Malgré les risques de la dépigmentation artificielle, cette pratique essentiellement féminine et dictée par les couvertures de magazines de mode est de plus en plus répandue en Afrique subsaharienne. À tel point qu'entre les mois d'août et septembre 2012, des affiches vantant les bienfaits d'un soin censé éclaircir la peau sont apparues dans les rues de Dakar, au Sénégal. « Action rapide », « résultat en 15 jours », promettaient les publicités illustrées d'un tube de crème et de deux photos d'une jeune femme : noire « avant » l'utilisation de cette crème - baptisée « Khess Petch » (« toute blanche » en wolof) -, très claire « après ».
Outre le dangereux culte de la blancheur véhiculé par ce cosmétique, cette campagne publicitaire a soulevé l'indignation de personnalités locales en raison de sa dangerosité. Ces produits réduisent la capacité de l'organisme à « se défendre face aux infections » diverses et ont « des effets généraux sur la santé comme le diabète, l'hypertension artérielle », a ainsi expliqué à l'AFP, Fatimata Ly, dermatologue luttant depuis dix ans contre le « khessal » (blanchiment), au sein de l'Association internationale d'information sur la dépigmentation artificielle (Aiida).
En effet, les crèmes, laits ou gels éclaircissants contiennent des substances initialement destinées à un usage thérapeutique, telles que des corticoïdes ou de l'hydroquinone, devant être prescrites par un médecin. « Malheureusement, on peut les trouver sur tous les marchés sénégalais. Ce sont des produits très accessibles » et plutôt abordables, indique-t-elle. Et de déplorer : « entre 1 et 1,5 euro », soit cinq à six fois moins cher qu'en pharmacie. Mais utilisés à mauvais escient, ces produits causent des ravages. Jambe enflée, tuméfiée, plaies béantes, taches brunes, brûlures ou vergetures sont ainsi le lot des 67% de femmes adeptes du « blanchiment », qui, à l'origine, cherchaient à s'embellir.

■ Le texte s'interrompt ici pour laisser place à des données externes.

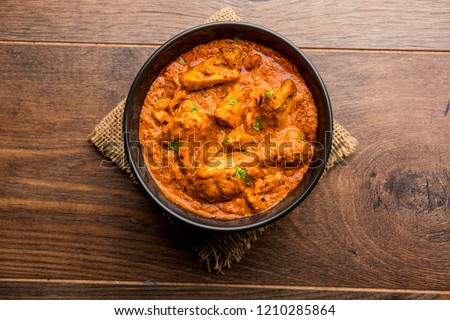 Murgh Makhani / Butter chicken tikka masala served with roti / Paratha and plain rice along with onion salad. selective focus Royalty-Free Stock Photo #1210285864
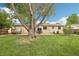 Expansive backyard showcases lush greenery, mature trees, patio seating, and a relaxing hot tub, creating an inviting outdoor space at 7075 Welch Ct, Arvada, CO 80004
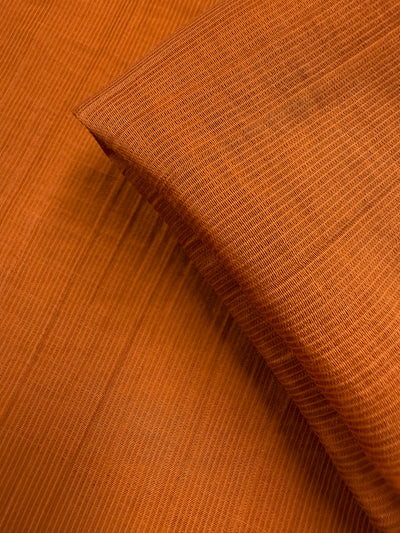 Close-up of Super Cheap Fabrics’ Textured Designer Voile in Rust (155cm): an orange cotton-nylon blend with fine parallel lines, smooth texture, and a detailed weave, shown with one layer neatly folded over another.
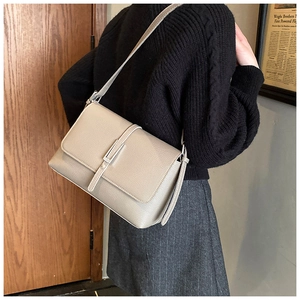 Detailed view of the taupe lychee texture leather shoulder bag worn by a model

Pour faire reculer ce fléau, des personnalités locales ont donc lancé le mouvement Nuul Kukk signifiant « Tout(e) noir(e) ». Aisha Dème, responsable du portail culturel Agendakar.com, a confié à l'APF avoir été « scandalisée » par campagne publicitaire de « Khess Petch » sous-entendant que « le Noir n'est pas beau puisqu'il suggère aux femmes de se transformer en 15 jours. En réplique spontanée, on a voulu sublimer la femme noire ». Résultat, d'autres affiches montrant une belle jeune femme à la peau noire ont fait leur apparition dans la ville.
Très actifs sur les réseaux sociaux, les instigateurs de cette riposte, parmi lesquels la militante du droit des femmes Kiné Fatim Diop ou le rappeur Keyti, avaient par ailleurs lancé une pétition sur Twitter. Clôturée fin septembre 2012, elle avait recueilli 1 600 signatures en moins d'un mois. Aujourd'hui, le Nuul Kukk veut mettre un terme définitif à la dépigmentation et « qu'on arrête d'importer ces produits, de les vendre, qu'il n'y ait plus de publicités aussi scandaleuse ». Une tâche qui s'annonce, malheureusement, ardue.